This GridFS class is part of the Gaufrette filesystem abstraction library, though I heavily modified it.

To determine all the dependencies of this code we can ask the following question:

What is needed to run this code?

You need to think of several things:

  1. Which PHP version is needed to run the code without getting a syntax error? Maybe you even need a specific patch version (like 5.3.6) because of a bug in older 5.3 versions that could interfere with your code.
  2. Which PHP extensions should be installed?
  3. Which PEAR libraries should be installed?
  4. Which other packages should be installed?

In the case of the GridFS class the PHP version should be at least PHP 5.3, because of the use of namespace. Also the \MongoGridFS class should be available. This class is part of the mongo PECL extension for PHP. The \MongoGridFS class is only available since version 0.9.0 of that PHP extension, so we have to make sure that we explicitly mention this version constraint. Finally, it appears there are no other packages needed to be able to use the GridFS class. So when we would create a composer.json file for a package that contains the GridFS file, it would look like this:

{
    ...,
    "require": {
        "php": ">=5.3",
        "ext-mongo": ">=0.9.0"
    }
    ..
}

Now this is an exhaustive list of the dependencies of package that contains the GridFS class: when these dependencies are installed, nothing stands in the way of using this class in your application.

The actual list of dependencies of knplabs/gaufrette

As I already mentioned the GridFS class is part of the Gaufrette library which provides a filesystem abstraction layer so you can store files on different types of filesystems without worrying about the details of those filesystems. Let’s take a look at the composer.json file of this library:

{
    "name": "knplabs/gaufrette",
    "require": {
        "php": ">=5.3.2"
    },
    "require-dev": {
        ...
    },
    "suggest": {
        ...
        "amazonwebservices/aws-sdk-for-php": "to use the legacy Amazon S3 adapters",
        "phpseclib/phpseclib": "to use the SFTP",
        "doctrine/dbal": "to use the Doctrine DBAL adapter",
        "microsoft/windowsazure": "to use Microsoft Azure Blob Storage adapter",
        "ext-zip": "to use the Zip adapter",
        "ext-apc": "to use the APC adapter",
        "ext-curl": "*",
        "ext-mbstring": "*",
        "ext-mongo": "*",
        "ext-fileinfo": "*"
    },
    ...
}

After what we’ve discussed above, this is quite a surprise: the library says it has only one actual dependency: a PHP version that is at least 5.3.2. Everything else is either a “dev” requirement or a “suggested” requirement.

Of course people who use Composer and Packagist for some time now (like myself) have become quite used to this way of advertising the dependencies of a package. But it is just wrong. As we concluded earlier, ext-mongo is a true dependency of the GridFS class, yet looking at the composer.json file it is only a suggested dependency.

This means that if I want to use the class in my project, it is not sufficient to require just the knplabs/gaufrette package. I also have to add ext-mongo as a requirement to my own project. Which is semantically wrong: it is not my project that needs the mongo extension, it is the knplabs/gaufrette package that actually needs it. Besides, how do I know which version of ext-mongo I have to choose? Dependencies listed under the suggest key in composer.json don’t come with version constraints, so I have to figure them out myself.

* * *

◆ **Task set**:
(a) Answer these from the passage on Gaufrette's dependencies, one line each.
(i) What minimum PHP version does the GridFS class need, and for what reason?
(ii) From which version of the mongo PECL extension is the \MongoGridFS class available?
(iii) What does the composer.json file of knplabs/gaufrette list as the library's only actual dependency?
(b) The passage on Gaufrette's dependencies gives a numbered list of things to think about when working out what is needed to run the code. List each of those points in brief.

* * *

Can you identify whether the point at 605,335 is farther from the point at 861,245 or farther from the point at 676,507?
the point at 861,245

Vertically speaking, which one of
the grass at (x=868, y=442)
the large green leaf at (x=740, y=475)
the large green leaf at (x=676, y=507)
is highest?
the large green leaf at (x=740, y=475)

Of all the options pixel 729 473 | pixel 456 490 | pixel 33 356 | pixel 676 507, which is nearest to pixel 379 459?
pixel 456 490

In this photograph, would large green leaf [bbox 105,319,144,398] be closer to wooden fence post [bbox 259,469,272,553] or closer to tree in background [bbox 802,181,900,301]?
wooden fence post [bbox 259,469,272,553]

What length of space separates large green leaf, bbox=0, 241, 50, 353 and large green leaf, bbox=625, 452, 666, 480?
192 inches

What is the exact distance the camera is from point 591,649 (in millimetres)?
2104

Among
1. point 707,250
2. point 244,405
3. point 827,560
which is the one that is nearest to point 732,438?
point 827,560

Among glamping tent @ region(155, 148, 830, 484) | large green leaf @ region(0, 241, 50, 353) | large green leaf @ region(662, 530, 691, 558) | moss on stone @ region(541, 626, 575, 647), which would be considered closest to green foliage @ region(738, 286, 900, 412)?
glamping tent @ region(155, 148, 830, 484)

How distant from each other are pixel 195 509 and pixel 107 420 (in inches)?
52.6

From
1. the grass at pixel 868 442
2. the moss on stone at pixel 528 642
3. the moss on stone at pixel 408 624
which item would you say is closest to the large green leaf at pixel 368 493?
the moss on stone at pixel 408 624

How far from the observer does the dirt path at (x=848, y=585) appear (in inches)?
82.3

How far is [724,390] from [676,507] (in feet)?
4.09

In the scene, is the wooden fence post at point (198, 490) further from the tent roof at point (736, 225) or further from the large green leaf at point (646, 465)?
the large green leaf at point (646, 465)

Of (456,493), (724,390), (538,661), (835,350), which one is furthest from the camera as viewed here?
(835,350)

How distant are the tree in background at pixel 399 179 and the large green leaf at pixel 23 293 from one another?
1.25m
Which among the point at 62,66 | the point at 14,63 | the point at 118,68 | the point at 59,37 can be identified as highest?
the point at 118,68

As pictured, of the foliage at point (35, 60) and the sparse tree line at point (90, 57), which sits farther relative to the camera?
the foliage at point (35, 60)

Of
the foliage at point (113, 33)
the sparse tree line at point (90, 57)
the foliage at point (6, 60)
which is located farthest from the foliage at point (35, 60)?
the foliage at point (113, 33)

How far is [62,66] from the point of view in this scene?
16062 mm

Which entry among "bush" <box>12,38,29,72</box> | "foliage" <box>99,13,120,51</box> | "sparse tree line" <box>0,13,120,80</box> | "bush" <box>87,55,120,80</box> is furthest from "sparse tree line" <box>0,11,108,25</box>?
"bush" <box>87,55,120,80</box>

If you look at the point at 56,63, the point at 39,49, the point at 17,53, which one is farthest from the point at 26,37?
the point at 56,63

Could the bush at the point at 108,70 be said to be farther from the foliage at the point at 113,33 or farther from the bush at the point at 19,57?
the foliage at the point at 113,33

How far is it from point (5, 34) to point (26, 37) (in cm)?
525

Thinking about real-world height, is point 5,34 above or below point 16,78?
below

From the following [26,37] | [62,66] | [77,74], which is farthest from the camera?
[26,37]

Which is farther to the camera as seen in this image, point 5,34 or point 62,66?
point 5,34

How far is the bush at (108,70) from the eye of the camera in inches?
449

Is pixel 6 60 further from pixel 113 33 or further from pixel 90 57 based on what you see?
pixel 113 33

* * *

◆ **Solutions below**:
(a)
(i) At least PHP 5.3, because the class uses namespace.
(ii) Version 0.9.0.
(iii) A PHP version that is at least 5.3.2.

(b)
1. Which PHP version is needed to run the code without a syntax error, possibly a specific patch version.
2. Which PHP extensions should be installed.
3. Which PEAR libraries should be installed.
4. Which other packages should be installed.